AFP par Damien Stroka
Ciel clair, mercure frôlant le zéro mais un paysage d’herbe et de sapins où l’on cherche désespérément du blanc : en cette matinée de la fin février, en pleines vacances scolaires, point de neige dans cette station de moyenne montagne (ses 40 km de pistes s’étirent de 900 à 1.400 mètres) du Haut-Doubs, à un jet de pierre de la Suisse. Les derniers flocons remontent à la mi-février. Au bas de la station, les reliquats de neige ont été savamment conservés pour former une piste bordée de verdure sur laquelle s’essaient des enfants et des adolescents débutants. “On jongle avec les aléas météo (…) tout en maintenant du ski jusqu’à maintenant”, explique le directeur Sylvain Philippe. Une situation tout sauf inédite pour la plus grande station du massif qui, comme toutes ses homologues de moyenne montagne, Vosges ou Massif Central, subit de plein fouet le réchauffement climatique.
"Deuil" et "renoncement"
Dans un récent rapport, la Cour des comptes a épinglé le modèle économique global du ski français, peu préparé à affronter le défi climatique. Un document fraîchement accueilli par beaucoup de stations mais qui délivre un satisfecit à Métabief pour sa démarche “assez avancée” sur la transition. Une prise de conscience qui remonte à 2016, lorsqu’un investissement de 24 millions d’euros du conseil départemental, destiné notamment à la restructuration des remontées mécaniques, apparaît, à la lumière des dernières données climatologiques, impossible à amortir, explique Philippe Alpy, président du Syndicat mixte du Mont d’Or (SMMO), qui gère Métabief.

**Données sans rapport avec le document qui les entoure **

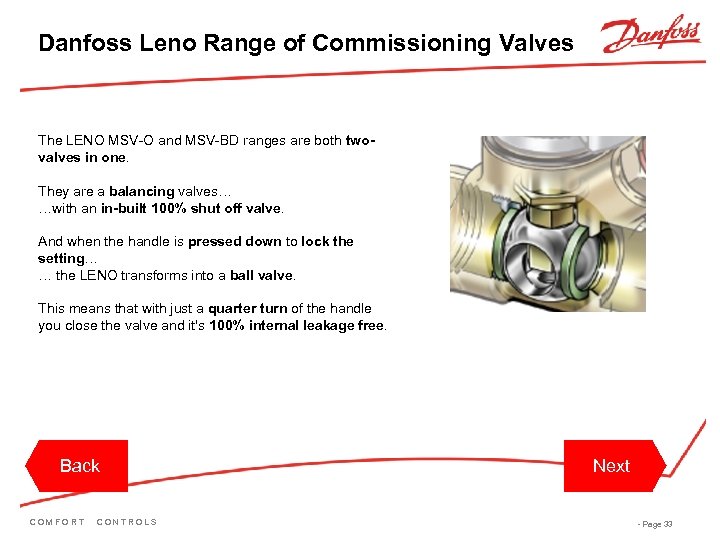 Danfoss Leno Range of Commissioning Valves

Danfoss

The LENO MSV-O and MSV-BD ranges are both two-valves in one.

They are a balancing valves…
…with an in-built 100% shut off valve.

And when the handle is pressed down to lock the setting…
… the LENO transforms into a ball valve.

This means that with just a quarter turn of the handle you close the valve and it's 100% internal leakage free.

Back

Next

COMFORT CONTROLS

- Page 33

L’élu se souvient d’une réunion la même année à Mouthe (Doubs), l’un des villages les plus froids de France : un météorologue avait expliqué aux élus locaux “qu’en 2050”, leur territoire serait “à la latitude de Montpellier…” Une étude “ClimSnow” estime quant à elle la viabilité du ski alpin à Métabief en 2050 “à zéro”. En 2020, le SMMO acte la fin du ski alpin à l’horizon 2030-2035. Une onde de choc dans un territoire biberonné depuis des décennies à la neige et au ski : en haute saison, Métabief emploie environ 130 personnes, sans compter les activités annexes (restauration, logement…)
“Il a fallu préparer un terrain au renoncement” et au “deuil”, résume M. Alpy. Les investissements sont alors réduits au strict nécessaire, la station opte pour des solutions alternatives d’entretien des remontées mécaniques. En parallèle, Métabief, qui entend poursuivre l’activité ski tant qu’elle sera possible, s’oriente vers le “quatre saisons” et réalise des investissements ciblés pour des activités à l’année, comme une luge sur rail. “Chaque investissement, chaque orientation est pesée”, insiste Sylvain Philippe.
"Master Plan"
Cheffe de projet “Transition touristique” pour le Haut-Doubs, Claire Leboisselier met depuis deux ans en musique la réflexion autour de la mue de Métabief en aidant les acteurs locaux – élus, privés, associatifs… – “à coopérer” et “à imaginer quelles pourraient être les solutions de demain sur ce territoire” pour “y maintenir le tourisme”, économiquement vital pour le Haut-Doubs, une fois que le ski sera fini. L’objectif, c’est de transformer une station de ski en “station de montagne”, prolonge M. Alpy. Métabief a longtemps “fait le territoire”, désormais “c’est le territoire qui doit faire la station”.
Une réflexion au long cours qui va déboucher au premier semestre 2024 sur un “Master Plan” proposant des solutions et des orientations pour les années à venir : “des activités qu’on va particulièrement appuyer, aider”, d’autres auxquelles il faudra renoncer, explique Mme Leboisselier.
Alors, Métabief, modèle pour les autres stations ? “Beaucoup de territoires nous sollicitent”, reconnaît Philippe Alpy. Pour autant, la station n’a pas “la prétention d’avoir une solution concrète, à la limite peut-être une méthode de co-construction, de dynamique de territoire”, estime Sylvain Philippe.
“On a été les premiers” à dire les choses “publiquement”, “on est un peu présentés comme pionniers”, analyse-t-il. Mais les solutions applicables à Métabief ne pourront “en aucun cas” être plaquées “à une autre station (…) Chaque territoire aura sa propre démarche à faire”.